La CFDT prend note de la volonté de la Direction de diminuer les coûts. Pour autant, la CFDT dénonce cette décision quand elle concerne les avantages sociaux et notamment la mutuelle. 

 

Après étude des documents fournis, nous constatons que la politique et le changement de régime vers un régime de santé responsable a porté ses fruits. Cet excédent démontre que l'ensemble des salariés a participé à cette réussite.  

 

Il est de ce fait difficile d’entendre la volonté de la Direction d'interdire aux nouveaux retraités et aux personnes de plus de 55 ans quittant l'Entreprise de ne pas bénéficier de la couverture mutuelle.

 

Faut-il rappeler que ces personnes ont subi pour la plupart pas moins de 8 PSE avec tout le stress que cela représente sachant que toutes les études reconnues par la Sécurité Sociale indiquent que le stress est déclencheur de maladies. 

 

La CFDT considère qu’il n’est pas normal de laisser croire à tous ces salariés qui ont choisi de travailler dans un grand groupe international durant tout leur parcours qu'ils pourront bénéficier à leur retraite de la couverture de la mutuelle et leur retirer cet avantage au mieux 5 ans avant la retraite.  

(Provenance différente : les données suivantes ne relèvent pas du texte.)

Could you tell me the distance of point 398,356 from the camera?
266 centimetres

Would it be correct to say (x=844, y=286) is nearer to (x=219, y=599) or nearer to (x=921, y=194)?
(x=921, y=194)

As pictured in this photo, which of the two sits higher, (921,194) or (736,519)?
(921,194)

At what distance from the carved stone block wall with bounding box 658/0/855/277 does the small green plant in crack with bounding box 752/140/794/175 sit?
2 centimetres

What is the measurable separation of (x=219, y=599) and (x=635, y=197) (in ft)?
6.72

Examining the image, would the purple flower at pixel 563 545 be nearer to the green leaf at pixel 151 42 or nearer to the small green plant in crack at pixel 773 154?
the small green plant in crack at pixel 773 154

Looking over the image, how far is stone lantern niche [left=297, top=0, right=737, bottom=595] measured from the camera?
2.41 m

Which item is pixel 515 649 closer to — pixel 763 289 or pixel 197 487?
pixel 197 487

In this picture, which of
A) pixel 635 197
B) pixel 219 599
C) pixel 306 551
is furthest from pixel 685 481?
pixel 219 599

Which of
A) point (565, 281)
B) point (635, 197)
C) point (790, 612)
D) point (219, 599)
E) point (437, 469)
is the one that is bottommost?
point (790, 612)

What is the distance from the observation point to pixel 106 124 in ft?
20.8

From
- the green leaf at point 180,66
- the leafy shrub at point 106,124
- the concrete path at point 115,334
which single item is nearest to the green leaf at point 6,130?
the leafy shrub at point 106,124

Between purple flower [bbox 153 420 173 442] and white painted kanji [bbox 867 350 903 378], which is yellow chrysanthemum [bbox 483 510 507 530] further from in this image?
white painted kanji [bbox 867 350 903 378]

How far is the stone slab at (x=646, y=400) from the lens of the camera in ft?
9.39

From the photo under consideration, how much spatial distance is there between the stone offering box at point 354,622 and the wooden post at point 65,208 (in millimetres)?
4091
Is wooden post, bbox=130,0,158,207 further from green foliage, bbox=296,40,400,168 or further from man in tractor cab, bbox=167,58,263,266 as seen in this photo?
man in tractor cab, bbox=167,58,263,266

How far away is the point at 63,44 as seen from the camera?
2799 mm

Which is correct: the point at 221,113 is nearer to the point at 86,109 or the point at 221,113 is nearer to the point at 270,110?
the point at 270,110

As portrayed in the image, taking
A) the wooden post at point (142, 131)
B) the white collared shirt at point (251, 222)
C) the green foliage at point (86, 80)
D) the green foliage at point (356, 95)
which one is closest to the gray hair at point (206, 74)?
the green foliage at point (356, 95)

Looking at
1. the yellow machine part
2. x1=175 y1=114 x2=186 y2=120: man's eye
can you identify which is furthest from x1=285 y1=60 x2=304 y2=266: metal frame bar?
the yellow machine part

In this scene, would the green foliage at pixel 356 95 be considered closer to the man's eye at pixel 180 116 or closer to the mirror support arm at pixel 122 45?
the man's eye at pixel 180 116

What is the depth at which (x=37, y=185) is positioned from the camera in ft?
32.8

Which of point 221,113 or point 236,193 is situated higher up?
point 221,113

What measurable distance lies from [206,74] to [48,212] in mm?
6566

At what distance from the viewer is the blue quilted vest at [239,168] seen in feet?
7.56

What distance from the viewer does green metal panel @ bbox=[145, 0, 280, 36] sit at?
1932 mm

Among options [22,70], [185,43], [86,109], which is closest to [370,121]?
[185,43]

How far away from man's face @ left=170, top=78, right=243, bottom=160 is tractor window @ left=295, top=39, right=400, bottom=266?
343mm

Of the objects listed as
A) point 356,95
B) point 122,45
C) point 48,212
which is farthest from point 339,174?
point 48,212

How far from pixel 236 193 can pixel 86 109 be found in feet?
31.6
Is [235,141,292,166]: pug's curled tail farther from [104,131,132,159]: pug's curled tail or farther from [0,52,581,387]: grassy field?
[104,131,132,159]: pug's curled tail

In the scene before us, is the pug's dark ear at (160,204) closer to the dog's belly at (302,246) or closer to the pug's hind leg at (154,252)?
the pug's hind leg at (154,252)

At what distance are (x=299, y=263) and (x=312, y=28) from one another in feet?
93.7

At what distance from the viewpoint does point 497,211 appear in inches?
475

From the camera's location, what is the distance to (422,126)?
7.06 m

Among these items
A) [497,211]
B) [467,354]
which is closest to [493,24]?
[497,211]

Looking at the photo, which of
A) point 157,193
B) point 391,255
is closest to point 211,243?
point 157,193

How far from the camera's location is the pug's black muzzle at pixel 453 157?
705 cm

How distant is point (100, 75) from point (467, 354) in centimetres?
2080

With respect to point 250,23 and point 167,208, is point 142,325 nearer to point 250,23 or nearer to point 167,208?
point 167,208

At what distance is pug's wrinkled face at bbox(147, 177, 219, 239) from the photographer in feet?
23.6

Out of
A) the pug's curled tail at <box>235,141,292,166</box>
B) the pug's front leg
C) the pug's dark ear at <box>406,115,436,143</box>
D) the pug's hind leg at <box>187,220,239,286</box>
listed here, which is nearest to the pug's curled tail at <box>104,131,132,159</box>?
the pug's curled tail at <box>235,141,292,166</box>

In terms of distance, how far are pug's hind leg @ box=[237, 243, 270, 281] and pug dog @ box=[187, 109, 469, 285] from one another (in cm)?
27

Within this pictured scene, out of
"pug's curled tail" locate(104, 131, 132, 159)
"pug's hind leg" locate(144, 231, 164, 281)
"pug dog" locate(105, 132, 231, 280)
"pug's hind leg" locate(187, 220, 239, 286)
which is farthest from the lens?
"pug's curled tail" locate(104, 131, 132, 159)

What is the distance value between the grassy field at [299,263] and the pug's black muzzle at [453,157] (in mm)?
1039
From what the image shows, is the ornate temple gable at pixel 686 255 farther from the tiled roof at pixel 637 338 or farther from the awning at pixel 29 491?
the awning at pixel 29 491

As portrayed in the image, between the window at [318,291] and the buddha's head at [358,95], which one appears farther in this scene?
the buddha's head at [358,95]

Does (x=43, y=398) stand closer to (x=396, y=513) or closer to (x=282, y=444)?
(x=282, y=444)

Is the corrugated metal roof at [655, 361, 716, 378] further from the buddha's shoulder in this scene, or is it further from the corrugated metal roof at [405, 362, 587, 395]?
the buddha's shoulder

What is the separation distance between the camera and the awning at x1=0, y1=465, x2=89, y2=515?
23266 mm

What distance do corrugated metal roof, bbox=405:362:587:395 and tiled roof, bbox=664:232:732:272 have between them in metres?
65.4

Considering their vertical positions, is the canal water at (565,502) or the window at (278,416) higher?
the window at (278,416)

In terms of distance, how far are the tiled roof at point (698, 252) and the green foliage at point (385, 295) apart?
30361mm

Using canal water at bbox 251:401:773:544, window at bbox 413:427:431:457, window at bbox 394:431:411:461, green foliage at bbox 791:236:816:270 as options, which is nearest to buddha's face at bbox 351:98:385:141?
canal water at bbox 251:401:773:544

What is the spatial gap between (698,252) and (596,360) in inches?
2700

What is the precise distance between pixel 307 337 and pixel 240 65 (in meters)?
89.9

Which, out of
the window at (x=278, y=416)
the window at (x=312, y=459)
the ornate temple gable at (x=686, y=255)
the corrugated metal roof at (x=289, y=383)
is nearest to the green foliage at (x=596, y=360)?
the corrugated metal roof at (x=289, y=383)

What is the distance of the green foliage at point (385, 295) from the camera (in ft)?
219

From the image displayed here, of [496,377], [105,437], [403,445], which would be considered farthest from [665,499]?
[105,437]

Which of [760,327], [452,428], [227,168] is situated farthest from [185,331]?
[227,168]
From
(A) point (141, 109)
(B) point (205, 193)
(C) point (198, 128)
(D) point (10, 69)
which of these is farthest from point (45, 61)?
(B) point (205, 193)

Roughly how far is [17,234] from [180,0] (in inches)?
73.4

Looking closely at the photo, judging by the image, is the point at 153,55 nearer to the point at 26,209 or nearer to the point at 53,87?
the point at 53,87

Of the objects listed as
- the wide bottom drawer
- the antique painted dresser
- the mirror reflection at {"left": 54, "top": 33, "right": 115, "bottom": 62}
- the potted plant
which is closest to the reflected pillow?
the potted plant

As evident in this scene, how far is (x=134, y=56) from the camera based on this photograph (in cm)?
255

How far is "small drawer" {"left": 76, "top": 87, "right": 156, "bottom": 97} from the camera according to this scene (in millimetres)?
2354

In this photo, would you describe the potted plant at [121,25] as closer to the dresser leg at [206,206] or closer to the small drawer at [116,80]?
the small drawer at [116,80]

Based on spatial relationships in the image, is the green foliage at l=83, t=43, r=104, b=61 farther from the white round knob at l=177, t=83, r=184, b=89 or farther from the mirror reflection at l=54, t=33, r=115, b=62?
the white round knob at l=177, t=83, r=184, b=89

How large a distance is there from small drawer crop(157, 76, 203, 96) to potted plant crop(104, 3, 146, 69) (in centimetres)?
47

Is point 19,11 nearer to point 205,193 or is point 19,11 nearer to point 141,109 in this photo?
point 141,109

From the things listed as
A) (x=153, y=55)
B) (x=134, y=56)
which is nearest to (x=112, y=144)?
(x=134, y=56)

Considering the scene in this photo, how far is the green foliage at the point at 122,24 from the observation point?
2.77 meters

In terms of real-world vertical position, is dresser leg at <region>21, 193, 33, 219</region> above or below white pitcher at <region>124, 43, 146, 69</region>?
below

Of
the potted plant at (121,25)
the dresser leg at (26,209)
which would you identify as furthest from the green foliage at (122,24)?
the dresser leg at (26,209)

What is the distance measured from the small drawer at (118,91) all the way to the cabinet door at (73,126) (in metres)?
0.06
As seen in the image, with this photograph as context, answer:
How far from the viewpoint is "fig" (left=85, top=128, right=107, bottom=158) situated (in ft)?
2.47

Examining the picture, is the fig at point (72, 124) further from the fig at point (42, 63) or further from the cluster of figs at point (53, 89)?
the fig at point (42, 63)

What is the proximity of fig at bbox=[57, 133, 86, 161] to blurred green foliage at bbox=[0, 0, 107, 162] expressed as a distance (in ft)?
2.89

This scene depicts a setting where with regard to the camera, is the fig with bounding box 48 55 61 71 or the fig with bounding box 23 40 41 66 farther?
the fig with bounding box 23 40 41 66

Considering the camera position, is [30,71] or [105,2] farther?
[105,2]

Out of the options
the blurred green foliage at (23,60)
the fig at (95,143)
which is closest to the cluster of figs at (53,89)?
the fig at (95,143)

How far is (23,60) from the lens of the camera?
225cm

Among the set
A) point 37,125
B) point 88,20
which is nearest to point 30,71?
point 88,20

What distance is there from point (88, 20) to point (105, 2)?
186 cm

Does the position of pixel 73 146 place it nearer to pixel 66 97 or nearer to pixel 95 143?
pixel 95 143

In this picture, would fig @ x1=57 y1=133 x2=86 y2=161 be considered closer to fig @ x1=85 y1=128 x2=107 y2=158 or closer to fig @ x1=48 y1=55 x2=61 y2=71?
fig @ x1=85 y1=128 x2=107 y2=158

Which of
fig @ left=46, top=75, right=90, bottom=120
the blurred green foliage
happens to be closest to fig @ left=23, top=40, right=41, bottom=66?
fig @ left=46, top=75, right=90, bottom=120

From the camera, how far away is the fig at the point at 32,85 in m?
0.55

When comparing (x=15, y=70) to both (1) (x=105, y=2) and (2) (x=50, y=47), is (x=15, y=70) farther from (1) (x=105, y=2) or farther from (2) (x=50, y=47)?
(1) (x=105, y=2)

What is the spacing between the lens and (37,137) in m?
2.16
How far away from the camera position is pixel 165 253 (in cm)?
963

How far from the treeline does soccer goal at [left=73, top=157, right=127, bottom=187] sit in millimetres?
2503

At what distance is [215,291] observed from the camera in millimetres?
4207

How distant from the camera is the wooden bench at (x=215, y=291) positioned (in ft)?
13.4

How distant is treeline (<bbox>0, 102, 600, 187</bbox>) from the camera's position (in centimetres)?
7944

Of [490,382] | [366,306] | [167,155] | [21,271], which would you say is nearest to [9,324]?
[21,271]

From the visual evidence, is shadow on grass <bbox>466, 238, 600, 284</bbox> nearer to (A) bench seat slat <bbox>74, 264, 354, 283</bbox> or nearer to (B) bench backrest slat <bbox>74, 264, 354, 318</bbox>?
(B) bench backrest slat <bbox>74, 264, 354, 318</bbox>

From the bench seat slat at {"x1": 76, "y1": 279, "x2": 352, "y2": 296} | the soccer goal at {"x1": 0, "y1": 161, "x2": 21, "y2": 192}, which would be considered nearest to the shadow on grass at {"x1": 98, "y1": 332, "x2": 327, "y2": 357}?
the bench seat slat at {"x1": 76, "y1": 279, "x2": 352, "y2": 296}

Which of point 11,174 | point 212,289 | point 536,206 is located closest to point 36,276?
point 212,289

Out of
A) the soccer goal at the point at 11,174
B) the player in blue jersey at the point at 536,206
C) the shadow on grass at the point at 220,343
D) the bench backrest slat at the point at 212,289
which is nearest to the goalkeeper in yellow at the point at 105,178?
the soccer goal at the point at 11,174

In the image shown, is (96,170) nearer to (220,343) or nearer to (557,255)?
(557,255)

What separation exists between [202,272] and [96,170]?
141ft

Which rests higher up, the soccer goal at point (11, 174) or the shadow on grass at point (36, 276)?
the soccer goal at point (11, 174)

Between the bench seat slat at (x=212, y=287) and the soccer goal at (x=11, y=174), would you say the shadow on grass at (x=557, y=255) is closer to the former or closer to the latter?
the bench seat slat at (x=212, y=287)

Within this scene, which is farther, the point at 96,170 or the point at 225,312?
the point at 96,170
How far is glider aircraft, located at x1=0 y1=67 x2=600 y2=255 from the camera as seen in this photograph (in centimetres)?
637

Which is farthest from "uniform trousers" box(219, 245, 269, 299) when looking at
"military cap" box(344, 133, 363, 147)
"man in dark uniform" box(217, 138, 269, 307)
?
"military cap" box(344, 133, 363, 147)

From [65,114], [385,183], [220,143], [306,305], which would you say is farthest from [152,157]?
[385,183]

Nous apprécions la volonté d’anticipation du renouvellement du contrat pour renégocier au mieux le régime santé de la mutuelle. Cette étude démontre qu'il est possible de réduire les coûts sans modification des remboursements et réaliser environ 200 000 euros d’économie sur les cotisations. 

 

Nous pensons qu'il serait logique, dans un souci de mutualisation comme cela a toujours été le cas (cotisation unique pour les célibataires et les familles), de baisser les cotisations sans changer les remboursements du régime de base et choisir de maintenir les retraités.  

 

Toutefois, la CFDT est persuadé que cette diminution des coûts bien que non négligeable ne modifiera pas le résultat des comptes sociaux, de même la baisse de cotisation lissée sur l’ensemble des salariés ne sera pas significative. 

La CFDT souhaiterait donc maintenir, voire améliorer le taux de couverture pour tous les salariés et non diminuer les  cotisations. 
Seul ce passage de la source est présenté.